Does the same hold true for Dalal Street?

In India, large-scale layoffs are rarely announced publicly, and major job reductions often happen quietly, making data on their market impact limited.

But in the current case of the IT sector, the reaction has been notably different from global trends. Since TCS announced its planned layoffs, the stock has fallen around 4%, while other IT majors have declined between 1.5% and 6%.

Why are IT stocks down if AI is potentially reducing their wage bill?

Because AI threatens to disrupt the very foundation of India’s software services industry.

For decades, India’s IT outsourcers have operated on a labour-intensive model, managing clients’ back-end processes and billing based on headcount. But as AI automates large portions of this low-end work, firms are being pushed towards leaner, more specialized service models. The challenge? No one yet knows what this post-AI business model will look like, or whether the traditional outsourcing model will survive at all.

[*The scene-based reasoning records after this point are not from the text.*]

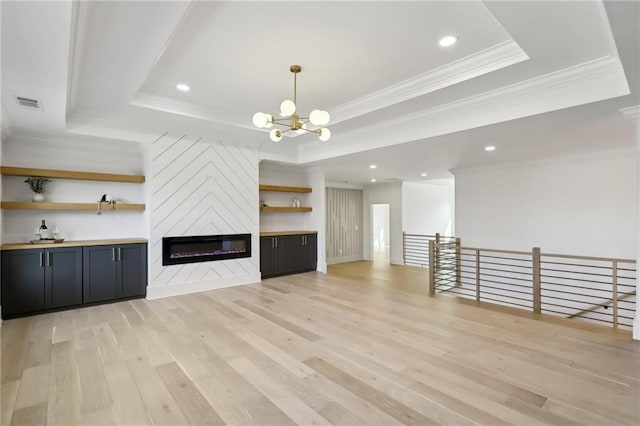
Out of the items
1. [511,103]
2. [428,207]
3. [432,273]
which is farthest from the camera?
[428,207]

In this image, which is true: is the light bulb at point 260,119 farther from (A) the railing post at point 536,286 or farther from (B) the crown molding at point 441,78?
(A) the railing post at point 536,286

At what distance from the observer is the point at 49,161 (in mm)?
4934

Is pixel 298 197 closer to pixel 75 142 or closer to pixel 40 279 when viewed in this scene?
pixel 75 142

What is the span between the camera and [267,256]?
6.79m

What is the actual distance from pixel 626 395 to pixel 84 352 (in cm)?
483

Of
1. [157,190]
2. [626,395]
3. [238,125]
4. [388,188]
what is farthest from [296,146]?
[626,395]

And while markets can absorb good news and bad, what they fear most is uncertainty.

What jobs are at risk of being replaced by AI?

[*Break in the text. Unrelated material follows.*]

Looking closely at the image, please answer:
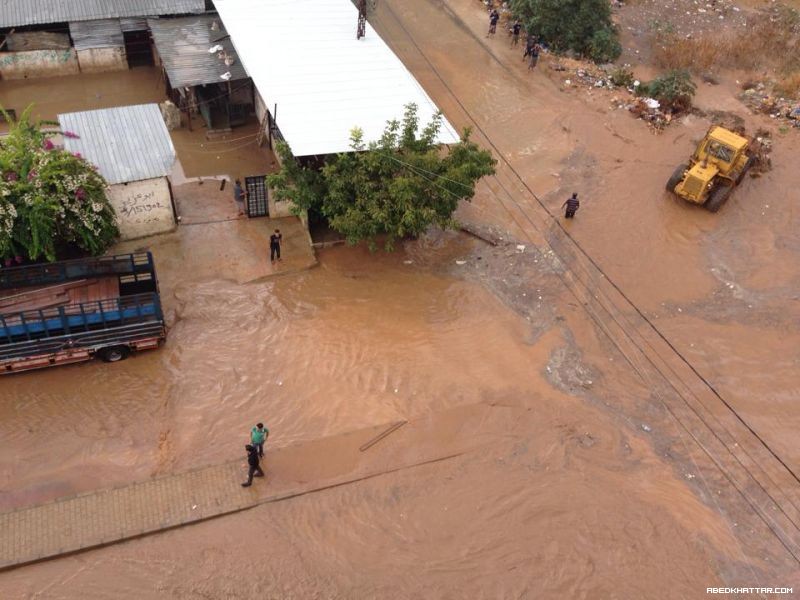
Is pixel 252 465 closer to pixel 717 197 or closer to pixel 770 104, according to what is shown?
pixel 717 197

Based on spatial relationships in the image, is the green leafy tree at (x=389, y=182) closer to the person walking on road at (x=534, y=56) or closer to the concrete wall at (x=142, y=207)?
the concrete wall at (x=142, y=207)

In a paper published last month, Microsoft researchers assigned “AI applicability scores” to various occupations, measuring the extent to which AI can perform key tasks within those roles. Jobs with the highest scores included translators, historians, sales representatives, writers, customer service agents, telephone operators, and brokerage clerks. At the other end of the spectrum were mostly blue-collar roles that require physical labour, such as nurses, construction workers, hazardous material removal personnel, ship engineers, and tyre repairers.

A high AI applicability score doesn’t mean the entire job can be automated today, but it does signal that large parts of it could be performed by AI. As generative AI evolves rapidly, the white-collar workforce is entering a period of profound transformation.

What will be the consequences for India if layoffs become widespread?

In India, large-scale layoffs are more likely to signal macroeconomic distress than improving corporate profitability.

Unlike developed economies such as the US or Europe, where job losses, while painful, are cushioned by stronger social safety nets and more fluid labour markets, India lacks the same resilience. A significant slowdown in the IT sector could trigger a ripple effect across real estate, FMCG, automobiles, and travel.

Not all experts, however, subscribe to this pessimistic view. Some argue that, much like the computer revolution spurred new growth and job creation, the productivity gains from AI could eventually prove beneficial.

But for that to happen, these technologies must be directed toward reskilling the workforce, improving efficiencies across sectors, and enabling new forms of employment. Until then, India’s demographic dividend risks slipping into a demographic liability.